Pull out every line in the listing below that contains the string "instances". Case matters.

* **Information supplied**
■ ■ ■ ■
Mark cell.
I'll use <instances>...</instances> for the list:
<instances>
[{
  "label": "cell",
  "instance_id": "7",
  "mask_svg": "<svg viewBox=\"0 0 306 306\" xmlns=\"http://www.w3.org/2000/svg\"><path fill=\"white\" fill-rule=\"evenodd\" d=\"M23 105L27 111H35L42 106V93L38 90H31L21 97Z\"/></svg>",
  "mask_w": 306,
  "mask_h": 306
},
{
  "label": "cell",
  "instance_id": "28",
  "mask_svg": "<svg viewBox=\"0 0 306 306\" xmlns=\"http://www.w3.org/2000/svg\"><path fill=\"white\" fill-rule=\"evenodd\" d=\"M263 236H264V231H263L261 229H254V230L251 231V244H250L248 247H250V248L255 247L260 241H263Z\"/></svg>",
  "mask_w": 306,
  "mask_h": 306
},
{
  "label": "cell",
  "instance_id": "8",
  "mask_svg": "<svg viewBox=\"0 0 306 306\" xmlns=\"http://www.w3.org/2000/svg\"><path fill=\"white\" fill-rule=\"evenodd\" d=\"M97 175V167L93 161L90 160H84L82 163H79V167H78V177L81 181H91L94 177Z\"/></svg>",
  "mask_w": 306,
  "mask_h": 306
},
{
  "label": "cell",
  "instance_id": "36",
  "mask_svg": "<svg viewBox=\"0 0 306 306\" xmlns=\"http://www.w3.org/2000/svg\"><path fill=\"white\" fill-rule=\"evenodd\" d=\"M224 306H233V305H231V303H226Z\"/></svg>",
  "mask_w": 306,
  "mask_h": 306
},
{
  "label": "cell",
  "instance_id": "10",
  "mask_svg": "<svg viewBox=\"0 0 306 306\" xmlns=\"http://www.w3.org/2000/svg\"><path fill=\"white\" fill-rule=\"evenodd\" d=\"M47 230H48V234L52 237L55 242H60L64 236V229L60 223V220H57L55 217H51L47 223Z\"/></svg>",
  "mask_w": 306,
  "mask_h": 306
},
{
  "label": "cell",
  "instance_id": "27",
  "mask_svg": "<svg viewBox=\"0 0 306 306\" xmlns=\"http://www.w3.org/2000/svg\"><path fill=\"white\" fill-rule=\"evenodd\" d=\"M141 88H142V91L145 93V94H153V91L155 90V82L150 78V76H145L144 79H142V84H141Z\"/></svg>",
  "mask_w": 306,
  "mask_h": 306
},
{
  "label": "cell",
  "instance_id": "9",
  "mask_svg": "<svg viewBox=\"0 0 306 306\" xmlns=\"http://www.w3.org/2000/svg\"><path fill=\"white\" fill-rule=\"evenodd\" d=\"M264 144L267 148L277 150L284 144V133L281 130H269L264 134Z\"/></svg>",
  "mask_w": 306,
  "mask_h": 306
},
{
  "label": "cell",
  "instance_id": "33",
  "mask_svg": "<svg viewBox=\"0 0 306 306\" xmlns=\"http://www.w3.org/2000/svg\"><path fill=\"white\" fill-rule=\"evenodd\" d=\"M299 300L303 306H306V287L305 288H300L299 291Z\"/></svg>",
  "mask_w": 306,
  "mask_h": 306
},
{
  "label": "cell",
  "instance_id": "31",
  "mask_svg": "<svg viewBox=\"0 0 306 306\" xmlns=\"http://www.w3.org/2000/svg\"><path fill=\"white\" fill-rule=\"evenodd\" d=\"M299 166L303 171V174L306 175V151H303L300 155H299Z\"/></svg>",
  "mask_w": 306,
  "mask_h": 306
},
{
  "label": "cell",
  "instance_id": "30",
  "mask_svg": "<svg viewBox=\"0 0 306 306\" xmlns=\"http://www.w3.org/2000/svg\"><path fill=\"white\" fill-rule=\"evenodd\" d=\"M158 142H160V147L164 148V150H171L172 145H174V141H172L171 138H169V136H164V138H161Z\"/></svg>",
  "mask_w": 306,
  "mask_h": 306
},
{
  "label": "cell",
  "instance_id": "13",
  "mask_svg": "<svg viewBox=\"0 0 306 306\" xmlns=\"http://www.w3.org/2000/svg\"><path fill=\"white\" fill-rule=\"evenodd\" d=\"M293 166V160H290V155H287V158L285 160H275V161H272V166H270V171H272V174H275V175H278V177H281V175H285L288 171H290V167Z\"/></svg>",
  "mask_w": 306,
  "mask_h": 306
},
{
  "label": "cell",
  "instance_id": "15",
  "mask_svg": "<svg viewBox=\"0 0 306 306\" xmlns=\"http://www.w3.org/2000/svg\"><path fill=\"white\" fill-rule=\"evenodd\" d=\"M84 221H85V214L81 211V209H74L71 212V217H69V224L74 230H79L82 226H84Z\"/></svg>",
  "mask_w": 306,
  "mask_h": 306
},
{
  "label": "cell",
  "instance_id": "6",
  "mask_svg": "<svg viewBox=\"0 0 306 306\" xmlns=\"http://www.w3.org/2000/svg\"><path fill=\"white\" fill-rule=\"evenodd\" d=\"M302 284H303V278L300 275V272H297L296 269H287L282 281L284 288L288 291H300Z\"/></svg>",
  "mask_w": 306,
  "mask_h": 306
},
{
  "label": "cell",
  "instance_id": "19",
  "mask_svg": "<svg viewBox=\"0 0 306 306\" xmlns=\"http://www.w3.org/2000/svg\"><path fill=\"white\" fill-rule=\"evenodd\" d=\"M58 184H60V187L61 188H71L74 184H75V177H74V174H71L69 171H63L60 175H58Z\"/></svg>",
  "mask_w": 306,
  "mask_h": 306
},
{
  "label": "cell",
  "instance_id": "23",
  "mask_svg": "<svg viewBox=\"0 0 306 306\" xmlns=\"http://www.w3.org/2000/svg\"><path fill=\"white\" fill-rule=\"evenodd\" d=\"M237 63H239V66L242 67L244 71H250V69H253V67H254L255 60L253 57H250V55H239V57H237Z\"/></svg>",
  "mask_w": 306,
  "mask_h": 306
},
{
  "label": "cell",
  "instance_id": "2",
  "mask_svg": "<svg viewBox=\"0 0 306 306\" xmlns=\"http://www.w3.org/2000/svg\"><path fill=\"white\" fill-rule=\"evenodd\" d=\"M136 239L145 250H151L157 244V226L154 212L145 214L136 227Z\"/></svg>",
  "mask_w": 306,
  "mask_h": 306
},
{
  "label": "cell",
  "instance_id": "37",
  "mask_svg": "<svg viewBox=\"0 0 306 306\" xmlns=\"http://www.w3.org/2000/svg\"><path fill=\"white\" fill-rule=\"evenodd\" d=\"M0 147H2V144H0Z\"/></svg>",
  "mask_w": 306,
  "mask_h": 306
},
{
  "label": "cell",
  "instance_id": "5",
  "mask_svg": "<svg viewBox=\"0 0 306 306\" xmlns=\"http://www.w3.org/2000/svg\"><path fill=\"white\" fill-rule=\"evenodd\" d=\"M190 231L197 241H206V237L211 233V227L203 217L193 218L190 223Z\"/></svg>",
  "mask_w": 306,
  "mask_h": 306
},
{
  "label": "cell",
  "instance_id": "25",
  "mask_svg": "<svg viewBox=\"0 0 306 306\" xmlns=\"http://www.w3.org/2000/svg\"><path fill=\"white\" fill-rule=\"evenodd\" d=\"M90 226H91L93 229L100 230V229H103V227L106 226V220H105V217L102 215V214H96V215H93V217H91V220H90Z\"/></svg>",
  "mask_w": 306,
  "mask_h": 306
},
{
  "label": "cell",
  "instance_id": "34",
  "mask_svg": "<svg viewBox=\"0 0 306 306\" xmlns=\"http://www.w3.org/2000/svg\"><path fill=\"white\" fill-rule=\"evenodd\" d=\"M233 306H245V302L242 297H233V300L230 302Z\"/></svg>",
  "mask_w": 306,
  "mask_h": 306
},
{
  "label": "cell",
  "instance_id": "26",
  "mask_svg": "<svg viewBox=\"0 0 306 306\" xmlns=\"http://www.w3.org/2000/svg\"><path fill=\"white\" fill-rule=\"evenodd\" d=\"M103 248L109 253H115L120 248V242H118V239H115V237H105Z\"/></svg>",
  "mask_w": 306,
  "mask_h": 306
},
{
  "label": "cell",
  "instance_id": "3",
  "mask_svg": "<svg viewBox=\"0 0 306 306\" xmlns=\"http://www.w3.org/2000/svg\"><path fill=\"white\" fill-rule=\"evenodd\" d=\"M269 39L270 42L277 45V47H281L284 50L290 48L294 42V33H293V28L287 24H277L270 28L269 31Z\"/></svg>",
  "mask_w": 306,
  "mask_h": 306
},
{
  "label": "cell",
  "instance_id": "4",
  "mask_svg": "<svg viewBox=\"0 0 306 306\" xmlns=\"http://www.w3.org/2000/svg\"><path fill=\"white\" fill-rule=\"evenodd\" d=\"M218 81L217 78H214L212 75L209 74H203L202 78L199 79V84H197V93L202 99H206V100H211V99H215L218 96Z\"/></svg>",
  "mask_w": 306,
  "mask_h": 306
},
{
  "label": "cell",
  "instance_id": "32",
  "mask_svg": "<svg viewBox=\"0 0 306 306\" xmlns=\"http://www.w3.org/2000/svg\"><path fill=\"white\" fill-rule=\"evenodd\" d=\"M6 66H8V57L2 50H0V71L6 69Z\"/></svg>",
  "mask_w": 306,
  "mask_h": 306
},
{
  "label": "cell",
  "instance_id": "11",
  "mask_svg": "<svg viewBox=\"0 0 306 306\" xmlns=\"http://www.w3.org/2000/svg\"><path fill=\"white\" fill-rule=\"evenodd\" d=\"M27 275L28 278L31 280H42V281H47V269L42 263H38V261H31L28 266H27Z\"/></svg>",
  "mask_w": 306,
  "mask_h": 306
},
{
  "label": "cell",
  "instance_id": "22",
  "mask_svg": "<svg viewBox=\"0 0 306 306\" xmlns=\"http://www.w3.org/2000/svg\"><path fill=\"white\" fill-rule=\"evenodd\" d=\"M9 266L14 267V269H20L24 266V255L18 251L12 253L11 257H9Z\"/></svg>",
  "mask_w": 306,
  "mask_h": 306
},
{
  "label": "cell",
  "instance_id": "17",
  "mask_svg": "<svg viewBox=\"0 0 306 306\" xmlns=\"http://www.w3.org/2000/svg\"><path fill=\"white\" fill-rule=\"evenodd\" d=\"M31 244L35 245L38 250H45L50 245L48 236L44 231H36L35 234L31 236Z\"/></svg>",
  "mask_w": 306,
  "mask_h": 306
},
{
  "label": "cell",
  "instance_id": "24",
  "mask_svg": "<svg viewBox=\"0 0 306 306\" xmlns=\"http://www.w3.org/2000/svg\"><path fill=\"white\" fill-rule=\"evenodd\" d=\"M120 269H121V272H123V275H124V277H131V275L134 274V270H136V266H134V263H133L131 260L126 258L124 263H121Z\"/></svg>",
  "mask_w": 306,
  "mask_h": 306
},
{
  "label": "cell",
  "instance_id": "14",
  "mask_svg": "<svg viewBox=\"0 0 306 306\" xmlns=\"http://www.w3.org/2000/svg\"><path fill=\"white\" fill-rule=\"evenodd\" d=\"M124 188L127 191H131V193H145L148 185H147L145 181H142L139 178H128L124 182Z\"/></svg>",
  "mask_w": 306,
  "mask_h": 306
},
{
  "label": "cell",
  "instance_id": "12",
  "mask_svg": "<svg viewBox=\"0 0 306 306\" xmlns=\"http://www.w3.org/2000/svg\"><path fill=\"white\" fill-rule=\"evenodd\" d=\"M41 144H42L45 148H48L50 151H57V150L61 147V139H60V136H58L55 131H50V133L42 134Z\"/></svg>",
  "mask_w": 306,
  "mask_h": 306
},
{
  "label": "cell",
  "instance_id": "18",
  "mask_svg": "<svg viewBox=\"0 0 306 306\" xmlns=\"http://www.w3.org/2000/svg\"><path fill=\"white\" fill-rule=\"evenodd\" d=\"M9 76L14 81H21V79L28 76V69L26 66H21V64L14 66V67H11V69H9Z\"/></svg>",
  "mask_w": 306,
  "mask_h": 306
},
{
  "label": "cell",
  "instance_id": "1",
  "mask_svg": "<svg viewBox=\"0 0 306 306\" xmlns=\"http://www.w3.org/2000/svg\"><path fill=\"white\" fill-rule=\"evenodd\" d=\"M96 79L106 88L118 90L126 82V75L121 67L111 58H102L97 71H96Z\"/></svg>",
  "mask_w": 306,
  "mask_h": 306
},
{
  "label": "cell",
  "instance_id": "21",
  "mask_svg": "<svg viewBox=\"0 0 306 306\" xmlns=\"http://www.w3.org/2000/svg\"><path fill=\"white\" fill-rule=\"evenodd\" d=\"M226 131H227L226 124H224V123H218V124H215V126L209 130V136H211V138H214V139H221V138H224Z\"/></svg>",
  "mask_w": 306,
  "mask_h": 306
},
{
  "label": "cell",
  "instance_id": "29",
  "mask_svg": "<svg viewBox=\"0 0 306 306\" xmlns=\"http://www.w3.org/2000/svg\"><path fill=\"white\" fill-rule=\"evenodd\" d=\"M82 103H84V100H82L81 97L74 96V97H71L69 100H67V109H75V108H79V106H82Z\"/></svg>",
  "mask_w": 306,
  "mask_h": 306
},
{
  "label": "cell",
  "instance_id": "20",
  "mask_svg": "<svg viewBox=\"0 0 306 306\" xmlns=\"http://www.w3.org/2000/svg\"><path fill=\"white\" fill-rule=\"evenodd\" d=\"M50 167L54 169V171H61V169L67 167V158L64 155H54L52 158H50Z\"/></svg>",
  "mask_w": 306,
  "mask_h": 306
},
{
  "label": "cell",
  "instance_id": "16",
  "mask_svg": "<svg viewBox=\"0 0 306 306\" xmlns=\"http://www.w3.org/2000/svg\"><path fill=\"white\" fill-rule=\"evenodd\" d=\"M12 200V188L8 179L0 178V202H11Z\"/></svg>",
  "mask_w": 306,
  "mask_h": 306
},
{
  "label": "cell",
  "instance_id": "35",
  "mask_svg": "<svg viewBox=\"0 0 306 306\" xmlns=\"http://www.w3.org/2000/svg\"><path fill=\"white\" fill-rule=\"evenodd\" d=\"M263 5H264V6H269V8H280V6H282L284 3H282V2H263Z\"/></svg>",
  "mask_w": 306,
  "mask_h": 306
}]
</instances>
■ ■ ■ ■
* **Solution to the exercise**
I'll use <instances>...</instances> for the list:
<instances>
</instances>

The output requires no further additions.